Certain roi qui régnait sur les rives du Tage,
et que l’on surnomma le sage,
non parcequ’il était prudent,
mais parcequ’il était savant,
Alphonse, fut sur-tout un habile astronome.
Il connaissait le ciel bien mieux que son royaume,
et quittait souvent son conseil
pour la lune ou pour le soleil.
Un soir qu’il retournait à son observatoire,
entouré de ses courtisans,
mes amis, disait-il, enfin j’ai lieu de croire
qu’avec mes nouveaux instruments
je verrai cette nuit des hommes dans la lune.
Votre majesté les verra,
répondait-on ; la chose est même trop commune,
elle doit voir mieux que cela.
Pendant tous ces discours, un pauvre, dans la rue,
s’approche, en demandant humblement, chapeau bas,
quelques maravédis : le roi ne l’ entend pas,
et, sans le regarder, son chemin continue.

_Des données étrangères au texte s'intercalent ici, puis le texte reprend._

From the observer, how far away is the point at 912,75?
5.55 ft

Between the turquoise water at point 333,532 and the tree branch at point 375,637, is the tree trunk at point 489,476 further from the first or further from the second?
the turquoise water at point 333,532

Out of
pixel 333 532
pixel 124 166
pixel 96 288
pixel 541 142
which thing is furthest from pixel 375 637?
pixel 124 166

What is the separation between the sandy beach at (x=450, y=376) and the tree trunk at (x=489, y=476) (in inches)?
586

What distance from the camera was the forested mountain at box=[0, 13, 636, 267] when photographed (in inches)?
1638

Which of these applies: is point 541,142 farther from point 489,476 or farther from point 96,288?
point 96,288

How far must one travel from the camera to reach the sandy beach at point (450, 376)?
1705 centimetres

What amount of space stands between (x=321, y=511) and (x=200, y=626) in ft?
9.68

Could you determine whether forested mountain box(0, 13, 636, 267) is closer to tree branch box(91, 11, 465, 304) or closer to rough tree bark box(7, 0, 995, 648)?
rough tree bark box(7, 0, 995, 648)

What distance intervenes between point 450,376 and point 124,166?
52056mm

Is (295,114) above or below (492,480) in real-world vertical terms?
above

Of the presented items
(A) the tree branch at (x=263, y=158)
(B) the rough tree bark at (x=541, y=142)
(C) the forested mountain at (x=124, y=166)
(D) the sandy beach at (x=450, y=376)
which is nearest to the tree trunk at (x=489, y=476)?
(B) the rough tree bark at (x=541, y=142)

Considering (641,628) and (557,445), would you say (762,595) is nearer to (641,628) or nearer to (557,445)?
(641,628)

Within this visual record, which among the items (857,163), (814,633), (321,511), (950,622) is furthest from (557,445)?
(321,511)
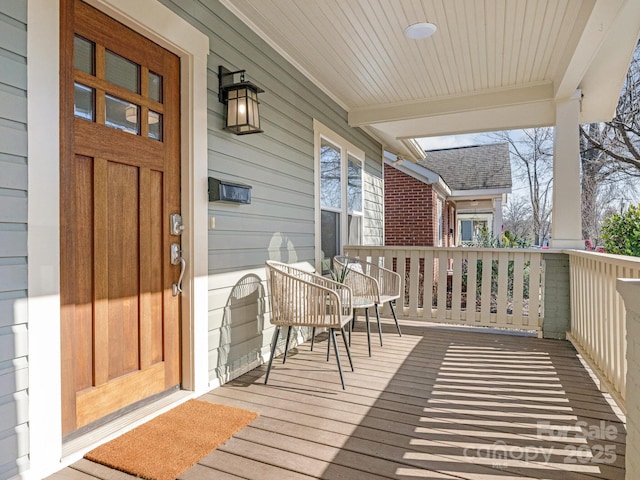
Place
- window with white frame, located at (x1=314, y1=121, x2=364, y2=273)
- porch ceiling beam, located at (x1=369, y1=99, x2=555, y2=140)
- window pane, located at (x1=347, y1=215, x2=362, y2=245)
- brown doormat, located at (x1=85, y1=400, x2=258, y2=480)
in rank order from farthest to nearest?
window pane, located at (x1=347, y1=215, x2=362, y2=245) → porch ceiling beam, located at (x1=369, y1=99, x2=555, y2=140) → window with white frame, located at (x1=314, y1=121, x2=364, y2=273) → brown doormat, located at (x1=85, y1=400, x2=258, y2=480)

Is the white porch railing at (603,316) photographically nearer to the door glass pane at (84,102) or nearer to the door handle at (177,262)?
the door handle at (177,262)

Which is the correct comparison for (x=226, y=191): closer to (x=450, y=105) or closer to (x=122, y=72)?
Answer: (x=122, y=72)

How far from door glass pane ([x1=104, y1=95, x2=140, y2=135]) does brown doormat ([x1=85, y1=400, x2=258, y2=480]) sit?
164 cm

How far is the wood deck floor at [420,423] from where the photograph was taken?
1.84 m

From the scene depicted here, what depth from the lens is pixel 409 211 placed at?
911 centimetres

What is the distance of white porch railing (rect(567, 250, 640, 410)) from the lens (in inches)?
91.3

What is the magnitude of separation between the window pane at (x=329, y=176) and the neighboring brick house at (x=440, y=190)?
3.03 metres

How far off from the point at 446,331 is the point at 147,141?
3688 millimetres

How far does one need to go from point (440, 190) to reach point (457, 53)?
6.09 metres

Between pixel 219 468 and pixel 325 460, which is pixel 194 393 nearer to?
pixel 219 468

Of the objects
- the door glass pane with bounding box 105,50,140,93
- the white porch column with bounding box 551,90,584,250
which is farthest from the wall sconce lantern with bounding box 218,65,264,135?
the white porch column with bounding box 551,90,584,250

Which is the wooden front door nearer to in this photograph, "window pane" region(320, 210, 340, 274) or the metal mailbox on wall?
the metal mailbox on wall

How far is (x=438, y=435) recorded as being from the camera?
2152 mm

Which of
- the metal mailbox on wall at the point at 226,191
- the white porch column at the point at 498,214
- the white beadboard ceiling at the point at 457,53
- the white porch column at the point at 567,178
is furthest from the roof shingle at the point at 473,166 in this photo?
the metal mailbox on wall at the point at 226,191
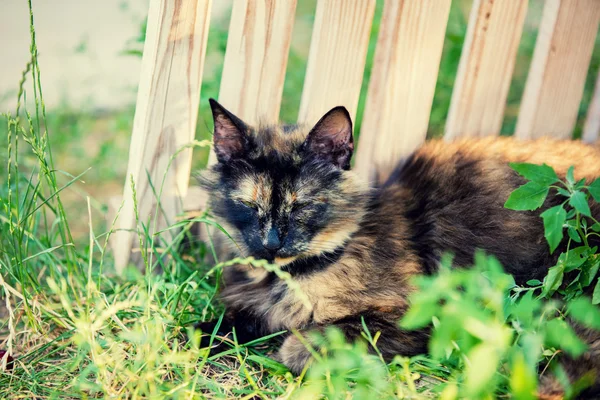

Le pauvre suit le roi, toujours tendant la main,
toujours renouvelant sa prière importune ;
mais, les yeux vers le ciel, le roi, pour tout refrain,
répétait : je verrai des hommes dans la lune.
Enfin le pauvre le saisit
par son manteau royal, et gravement lui dit :
ce n’est pas de là haut, c’est des lieux où nous sommes
que Dieu vous a fait souverain.
Regardez à vos pieds ; là vous verrez des hommes,
et des hommes manquant de pain.
Jean-Pierre Claris de FLORIAN (1755-1794).